About this skill
This skill serves as a comprehensive guide to PyTorch deep learning patterns and best practices. It empowers AI agents to generate, review, and refactor PyTorch code that is robust, efficient, and reproducible. The skill covers essential aspects of deep learning development, including writing device-agnostic code, effective random seed management for reproducibility, optimized training workflows, well-structured model architectures, and efficient data loading techniques.
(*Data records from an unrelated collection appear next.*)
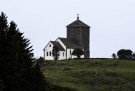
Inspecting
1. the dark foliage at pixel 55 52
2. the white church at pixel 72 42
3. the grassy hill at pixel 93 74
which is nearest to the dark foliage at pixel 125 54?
the white church at pixel 72 42

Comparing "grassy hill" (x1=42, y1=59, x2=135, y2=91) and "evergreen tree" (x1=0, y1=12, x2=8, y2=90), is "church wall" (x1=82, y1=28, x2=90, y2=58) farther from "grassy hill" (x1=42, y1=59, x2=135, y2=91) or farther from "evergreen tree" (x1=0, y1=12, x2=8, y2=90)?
"evergreen tree" (x1=0, y1=12, x2=8, y2=90)

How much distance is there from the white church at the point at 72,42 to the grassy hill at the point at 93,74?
83.5 ft

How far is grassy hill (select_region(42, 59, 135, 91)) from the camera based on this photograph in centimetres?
8200

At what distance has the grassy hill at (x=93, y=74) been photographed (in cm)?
8200

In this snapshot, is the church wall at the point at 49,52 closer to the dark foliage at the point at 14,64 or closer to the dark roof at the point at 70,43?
the dark roof at the point at 70,43

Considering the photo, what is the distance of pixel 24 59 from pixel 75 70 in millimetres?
42663

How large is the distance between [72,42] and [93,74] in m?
46.4

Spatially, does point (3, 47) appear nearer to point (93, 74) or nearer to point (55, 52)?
point (93, 74)

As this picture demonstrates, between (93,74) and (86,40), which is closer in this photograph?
(93,74)

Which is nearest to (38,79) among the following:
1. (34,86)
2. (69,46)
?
(34,86)

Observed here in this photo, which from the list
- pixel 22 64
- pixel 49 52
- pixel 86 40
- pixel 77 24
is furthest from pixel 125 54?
pixel 22 64

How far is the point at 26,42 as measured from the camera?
53219mm

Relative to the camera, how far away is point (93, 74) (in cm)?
8875

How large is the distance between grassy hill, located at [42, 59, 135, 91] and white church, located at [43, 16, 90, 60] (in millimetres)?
25446
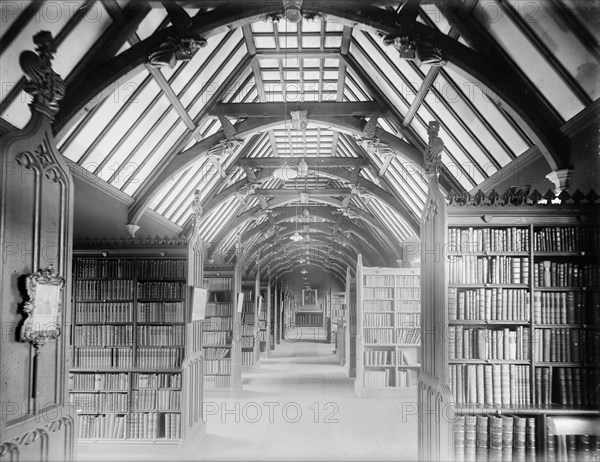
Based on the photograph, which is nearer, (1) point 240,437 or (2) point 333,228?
(1) point 240,437

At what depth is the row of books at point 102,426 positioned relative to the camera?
24.1 ft

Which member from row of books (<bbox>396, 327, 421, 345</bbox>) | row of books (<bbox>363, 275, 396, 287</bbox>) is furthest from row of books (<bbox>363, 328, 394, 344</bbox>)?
row of books (<bbox>363, 275, 396, 287</bbox>)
By leveraging these patterns, AI agents can ensure the generated or analyzed PyTorch solutions adhere to high engineering standards, minimize common pitfalls, and deliver reliable results across different environments.
Best use case
Generating high-quality PyTorch deep learning code, reviewing existing PyTorch implementations for best practices, and debugging or optimizing deep learning workflows.
PyTorch深度学习模式与最佳实践,用于构建稳健、高效且可复现的训练流程、模型架构和数据加载。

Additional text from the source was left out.